Somehow I can't imagine, say, an Aryan Nation site posting a message like this over the death of, say, Spike Lee.

With that in mind, here's something that makes me wonder just what the ACLU thinks it stands for these days: the USA PATRIOT Acrt Show. Nothing less than a gallery of some of the most vile and tasteless post-9/11 cartooning this country (and the world) has yet seen, presented as a celebration of civil liberties and freedom of speech, things that have (evidently) been beaten out of workaday Americans by FBI agents going door-to-door with sjamboks and electrodes on a daily basis for the past eighteen months.

It's no surprise that Ted Rall is one of the featured "artists"; but the site gathers together dozens more like him, from all over the world, united by a common voice that speaks out from under the crushing heel of American patriotic brainwashing, braving the horrors of post-9/11 state censorship: 9/11 was Amerika's just reward.

(I'm not even going to include an inline thumbnail of any of these, because each one carries a red tagline: CARTOON CANNOT BE USED IN ANY WAY WITHOUT ARTIST'S PERMISSION! Yessir! Go to the site yourself if you're that curious.)

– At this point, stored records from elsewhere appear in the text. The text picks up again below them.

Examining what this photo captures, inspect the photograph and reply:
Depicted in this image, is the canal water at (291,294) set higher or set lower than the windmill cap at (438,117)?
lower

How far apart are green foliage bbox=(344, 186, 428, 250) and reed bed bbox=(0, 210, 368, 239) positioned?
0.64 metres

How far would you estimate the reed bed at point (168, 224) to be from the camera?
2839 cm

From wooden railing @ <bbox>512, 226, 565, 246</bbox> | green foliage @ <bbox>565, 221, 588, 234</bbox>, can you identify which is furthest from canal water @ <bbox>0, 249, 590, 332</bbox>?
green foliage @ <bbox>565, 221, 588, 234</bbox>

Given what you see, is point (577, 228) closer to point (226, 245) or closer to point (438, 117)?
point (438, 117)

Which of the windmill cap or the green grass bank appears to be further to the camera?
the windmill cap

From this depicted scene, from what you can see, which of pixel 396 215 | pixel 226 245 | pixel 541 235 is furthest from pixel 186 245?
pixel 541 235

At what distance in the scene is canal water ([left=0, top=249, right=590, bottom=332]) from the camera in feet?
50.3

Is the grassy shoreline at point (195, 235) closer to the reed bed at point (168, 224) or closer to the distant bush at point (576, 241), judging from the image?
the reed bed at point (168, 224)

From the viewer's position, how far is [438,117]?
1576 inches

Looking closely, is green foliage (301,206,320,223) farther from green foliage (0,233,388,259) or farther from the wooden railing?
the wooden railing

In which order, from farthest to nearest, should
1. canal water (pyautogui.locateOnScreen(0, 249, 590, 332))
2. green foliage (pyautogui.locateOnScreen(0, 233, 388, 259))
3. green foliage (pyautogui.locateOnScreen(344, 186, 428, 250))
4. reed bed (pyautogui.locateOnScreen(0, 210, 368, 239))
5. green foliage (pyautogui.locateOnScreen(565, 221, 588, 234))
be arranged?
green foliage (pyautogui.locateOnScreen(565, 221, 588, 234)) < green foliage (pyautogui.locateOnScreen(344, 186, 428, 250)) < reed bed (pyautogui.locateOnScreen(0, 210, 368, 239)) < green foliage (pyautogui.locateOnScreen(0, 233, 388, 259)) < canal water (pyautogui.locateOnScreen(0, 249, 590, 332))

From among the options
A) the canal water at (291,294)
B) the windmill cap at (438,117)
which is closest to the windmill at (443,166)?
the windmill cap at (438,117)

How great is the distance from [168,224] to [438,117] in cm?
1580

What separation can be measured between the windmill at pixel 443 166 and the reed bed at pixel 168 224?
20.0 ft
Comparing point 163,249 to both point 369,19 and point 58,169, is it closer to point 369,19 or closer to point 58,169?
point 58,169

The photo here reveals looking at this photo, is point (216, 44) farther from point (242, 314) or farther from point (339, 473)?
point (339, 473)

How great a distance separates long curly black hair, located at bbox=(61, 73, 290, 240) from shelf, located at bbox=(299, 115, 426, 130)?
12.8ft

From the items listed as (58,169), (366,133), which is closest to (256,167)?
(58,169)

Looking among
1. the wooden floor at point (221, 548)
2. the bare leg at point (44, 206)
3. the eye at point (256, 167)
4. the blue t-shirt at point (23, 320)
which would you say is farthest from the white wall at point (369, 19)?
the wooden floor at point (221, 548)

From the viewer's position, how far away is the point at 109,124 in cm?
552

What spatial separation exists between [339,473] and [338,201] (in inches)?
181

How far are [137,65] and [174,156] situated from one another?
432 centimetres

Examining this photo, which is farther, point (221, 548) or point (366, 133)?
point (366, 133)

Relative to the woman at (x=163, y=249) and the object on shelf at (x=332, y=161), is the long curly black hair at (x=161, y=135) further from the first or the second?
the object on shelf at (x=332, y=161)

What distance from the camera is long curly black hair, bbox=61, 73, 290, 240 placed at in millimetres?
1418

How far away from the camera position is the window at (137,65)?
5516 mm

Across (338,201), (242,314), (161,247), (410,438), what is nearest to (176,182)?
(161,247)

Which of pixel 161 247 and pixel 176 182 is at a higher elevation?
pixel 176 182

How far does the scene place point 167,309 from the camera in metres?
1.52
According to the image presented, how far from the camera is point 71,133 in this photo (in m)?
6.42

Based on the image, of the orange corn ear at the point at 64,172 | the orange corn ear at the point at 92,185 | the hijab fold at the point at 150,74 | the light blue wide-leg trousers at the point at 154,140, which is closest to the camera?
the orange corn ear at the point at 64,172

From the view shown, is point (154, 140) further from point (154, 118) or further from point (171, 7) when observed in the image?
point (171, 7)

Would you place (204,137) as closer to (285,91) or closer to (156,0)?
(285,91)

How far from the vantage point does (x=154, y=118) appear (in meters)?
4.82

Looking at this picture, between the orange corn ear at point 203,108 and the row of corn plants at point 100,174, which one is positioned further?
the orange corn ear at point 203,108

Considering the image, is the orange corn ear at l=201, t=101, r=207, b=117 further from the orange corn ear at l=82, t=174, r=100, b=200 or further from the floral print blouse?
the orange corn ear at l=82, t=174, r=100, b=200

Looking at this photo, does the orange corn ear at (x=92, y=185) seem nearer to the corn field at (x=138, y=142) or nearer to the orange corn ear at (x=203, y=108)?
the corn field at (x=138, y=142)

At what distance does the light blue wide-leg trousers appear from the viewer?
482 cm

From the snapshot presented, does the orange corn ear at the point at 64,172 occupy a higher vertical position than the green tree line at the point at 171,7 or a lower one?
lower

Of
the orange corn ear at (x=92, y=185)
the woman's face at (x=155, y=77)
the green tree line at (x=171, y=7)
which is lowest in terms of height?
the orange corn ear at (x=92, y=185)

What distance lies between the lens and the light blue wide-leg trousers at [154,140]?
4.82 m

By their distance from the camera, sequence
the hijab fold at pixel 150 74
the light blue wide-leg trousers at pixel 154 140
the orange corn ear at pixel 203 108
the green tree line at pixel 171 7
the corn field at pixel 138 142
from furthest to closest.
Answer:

Some of these cartoons proudly carry the banner of "BANNED" (well, at least, one of them does); it waves it like an arm-tattoo, claiming that the cartoon was pulled from papers due to Big Brother's omniscient information-filtering mechanism. Never mind that the papers actually pulled it because it was offensive and tasteless, not because it antagonized The Party. I mean, come on-- what are these people snorting? Why is it so hard to distinguish a nation of uncensored weblogs and mostly-peaceful un-cracked-down-upon anti-war demonstrations... from a police state? Why is it that the hip and urbane treat Soviet-era propaganda posters and tales of the KGB as quaintly amusing and attractive, while at the same time whimpering about those with unpopular opinions being mercilessly silenced right here at home? Doesn't anybody see the existence proof in action-- or, more accurately, the lack-of-existence proof?

I don't know if the ACLU thinks it's being heroic and honorable in sponsoring this presentation, but it's certainly succeeded in turning one person into a contemptuous skeptic.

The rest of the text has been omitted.